**Text excerpt:**
- Opening Delimiter -

President-Elect Philip J. Hanlon ’77, a mathematician, plans to teach during his presidency. (Photo by Eli Burakian ’00)

Hundreds turned out for President-Elect Hanlon’s first public appearance, filling the seats in Spaulding Auditorium and then waiting in line to shake his hand in Alumni Hall.

The new president was clearly moved by his reception in Hanover. Following a lengthy standing ovation as he was introduced in Spaulding, Hanlon said, “It feels great to be coming home to Dartmouth.”

Hanlon, currently provost at the University of Michigan, and his wife, Gail Gentes, had a full day on Friday, meeting with faculty groups and Trustees. On Saturday, Hanlon and Gentes are scheduled to stop by several athletic events and meet with groups of students.

Hanlon also met with local and regional media on Friday, telling reporters, “I’m so excited to be taking on this role. Dartmouth is one of the nation’s great institutions of higher education, and it’s an institution that’s shaped my life in really important ways. To be able to come back and lead this great college and try to make it the best it can possibly be and work with a group of talented people here is just a thrill.”

Hanlon takes office at Dartmouth on June 10, 2013.

In his remarks to the crowd at Spaulding, Hanlon invoked the names of his Wheelock Succession predecessors, including his one-time mentor John Kemeny, who was president when Hanlon was a student and taught mathematics during his presidency.

In his remarks, Hanlon said the job of any liberal arts college is to prepare its undergraduates to be active, engaged citizens. However, he continued, “at Dartmouth, we expect more. We expect our graduates to be leaders who will not only engage in public discourse and debate but actually shape that debate and point the way forward.

“Whether it is through our top-ranked undergraduate program or through our outstanding graduate and professional programs, preparing our students to be leaders is, in my mind, the most important work that we do at Dartmouth. And I am eager to be part of that work. So, like John Kemeny, I plan to teach undergraduate classes during my time as president—assuming the math department will have me,” Hanlon added, evoking much laughter from the audience.

Phillip J. Hanlon

Hanlon waves as he is introduced to the Dartmouth community. (Photo by Eli Burakian ’00)

Noting the contributions of former presidents James Wright and Jim Yong Kim, Hanlon said, “I stand on the shoulders of incredible leaders who have made Dartmouth the great place it is today.”

He also recognized President Carol L. Folt for her service in the interim period following Kim’s departure on July 1, 2012, to lead the World Bank.

Hanlon said Folt “deserves our praise and thanks for her continuing, expert service as interim president.”

Folt called Hanlon a “creative problem solver,” and said she has “great optimism” for his presidency. “He has a clear vision for what Dartmouth must do to continue its trajectory of accomplishment in these changing times.”

At the Spaulding ceremony, Hanlon thanked members of the Board of Trustees and the Presidential Search Committee, in particular committee Chair Bill Helman ’80 and Vice Chair Diana Taylor ’77, for “placing their confidence in me.”

He also thanked family members, including Gentes and her brother, William Gentes ’77, who introduced his sister to Hanlon many years ago.

- Closing Delimiter -

**Activity list:**
• 1. Using the article on Philip J. Hanlon's first appearance at Dartmouth, explain why he says he plans to teach undergraduate classes while serving as president.
• 2. Name every person other than Hanlon whom the Hanlon article refers to as a Dartmouth president, whether former or interim.
• 3. Carry on the article about Hanlon's introduction to the Dartmouth community, picking up after its final sentence.

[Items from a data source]
- Opening Delimiter -

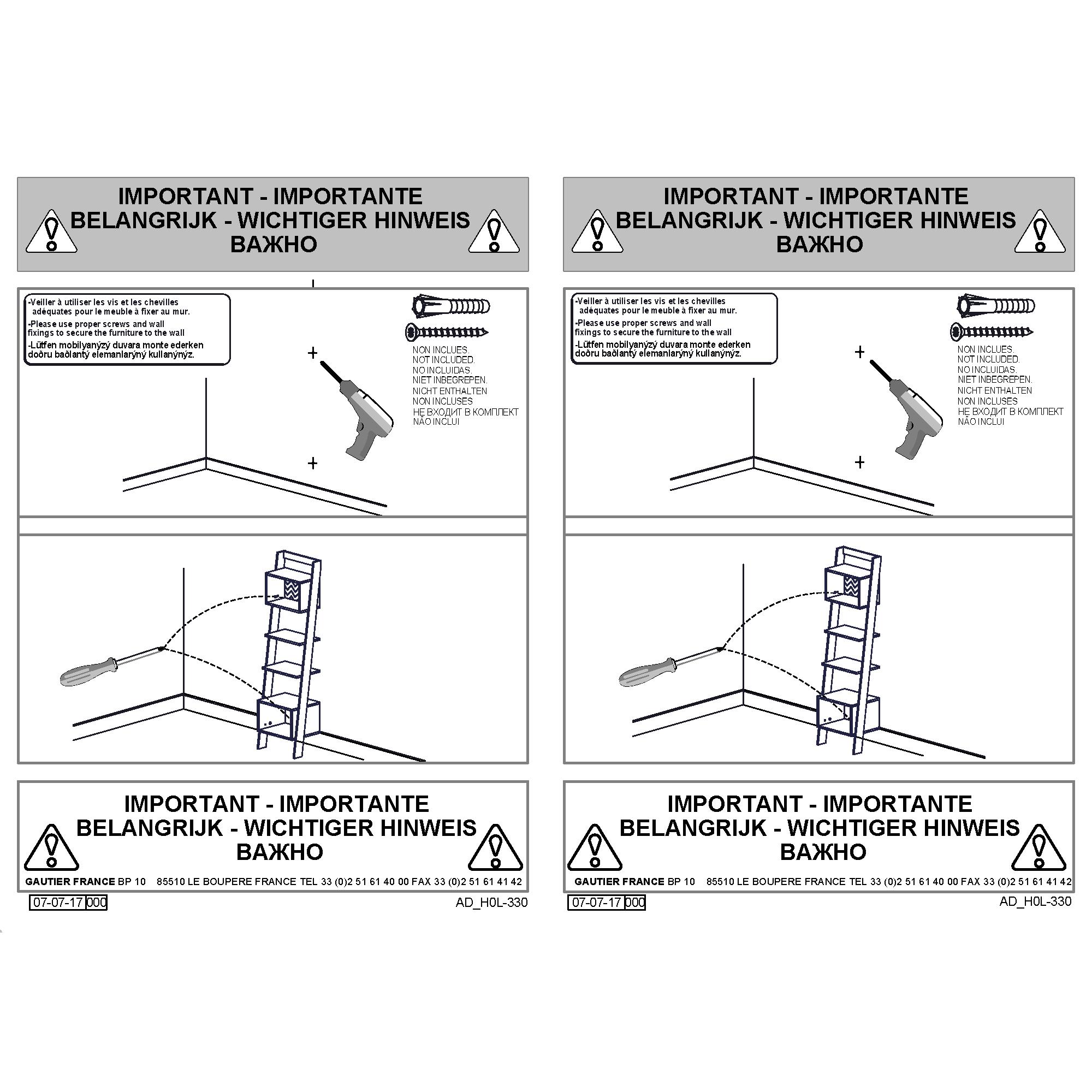 IMPORTANT - IMPORTANTE
BELANGRIJK - WICHTIGER HINWEIS
ВАЖНО

-Veiller à utiliser les vis et les chevilles adéquates pour le meuble à fixer au mur.
-Please use proper screws and wall fixings to secure the furniture to the wall
-Lütfen mobilyanýzý duvara monte ederken doðru baðlantý elemanlarýný kullanýnýz.

NON INCLUES.
NOT INCLUDED.
NO INCLUIDAS.
NIET INBEGREPEN.
NICHT ENTHALTEN
NON INCLUSES
НЕ ВХОДИТ В КОМПЛЕКТ
NÃO INCLUI

IMPORTANT - IMPORTANTE
BELANGRIJK - WICHTIGER HINWEIS
ВАЖНО
GAUTIER FRANCE BP 10 85510 LE BOUPERE FRANCE TEL 33 (0)2 51 61 40 00 FAX 33 (0)2 51 61 41 42

07-07-17 000
AD_H0L-330

IMPORTANT - IMPORTANTE
BELANGRIJK - WICHTIGER HINWEIS
ВАЖНО

-Veiller à utiliser les vis et les chevilles adéquates pour le meuble à fixer au mur.
-Please use proper screws and wall fixings to secure the furniture to the wall
-Lütfen mobilyanýzý duvara monte ederken doðru baðlantý elemanlarýný kullanýnýz.

NON INCLUES.
NOT INCLUDED.
NO INCLUIDAS.
NIET INBEGREPEN.
NICHT ENTHALTEN
NON INCLUSES
НЕ ВХОДИТ В КОМПЛЕКТ
NÃO INCLUI

IMPORTANT - IMPORTANTE
BELANGRIJK - WICHTIGER HINWEIS
ВАЖНО
GAUTIER FRANCE BP 10 85510 LE BOUPERE FRANCE TEL 33 (0)2 51 61 40 00 FAX 33 (0)2 51 61 41 42

07-07-17 000
AD_H0L-330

- Closing Delimiter -

**Answers to the exercise:**
• 1. Hanlon says that preparing students to be leaders is, in his mind, the most important work done at Dartmouth, and he is eager to be part of that work. Following the example of John Kemeny, who taught mathematics during his own presidency, he plans to teach undergraduate classes.

• 2.
- John Kemeny
- James Wright
- Jim Yong Kim
- Carol L. Folt

• 3.
In addition to Friday’s crowds at the ceremony and reception, many more watched a live webcast of the event, which is available on Dartmouth’s YouTube channel. Students played a part in Hanlon’s welcome ceremony, as the Glee Club closed the event with a performance of Twilight Song and Dartmouth’s Alma Mater, which brought the crowd to its feet.

A number of the students attending the event arrived curious about Dartmouth’s next president and left enthusiastic.

“We just had to come,” said Jon Kubert ’16, and his classmate Steven Povich ’16 agreed, adding, “I like the idea that he’ll be teaching.”

Phoebe Racine ’14 said she was impressed, “particularly by the fact that he is continuing to teach here, which I think shows his commitment to education.”

“A lot of us have been exposed to him just through reading articles in the school paper. Seeing him here in person was very encouraging,” said Henry MacQueen ’14.

Dartmouth Native American Studies Chair and Professor N. Bruce Duthu ’80 said that his peers at Michigan told him that Hanlon’s “commitment to teaching is very, very real,” and that the president-elect is “committed to liberal arts education, which, as a faculty member, makes me feel very, very excited.”

“Everything we thought we needed in a president, it just seems like Phil has it all,” said Martha Johnson Beattie ’76, vice president for Alumni Relations.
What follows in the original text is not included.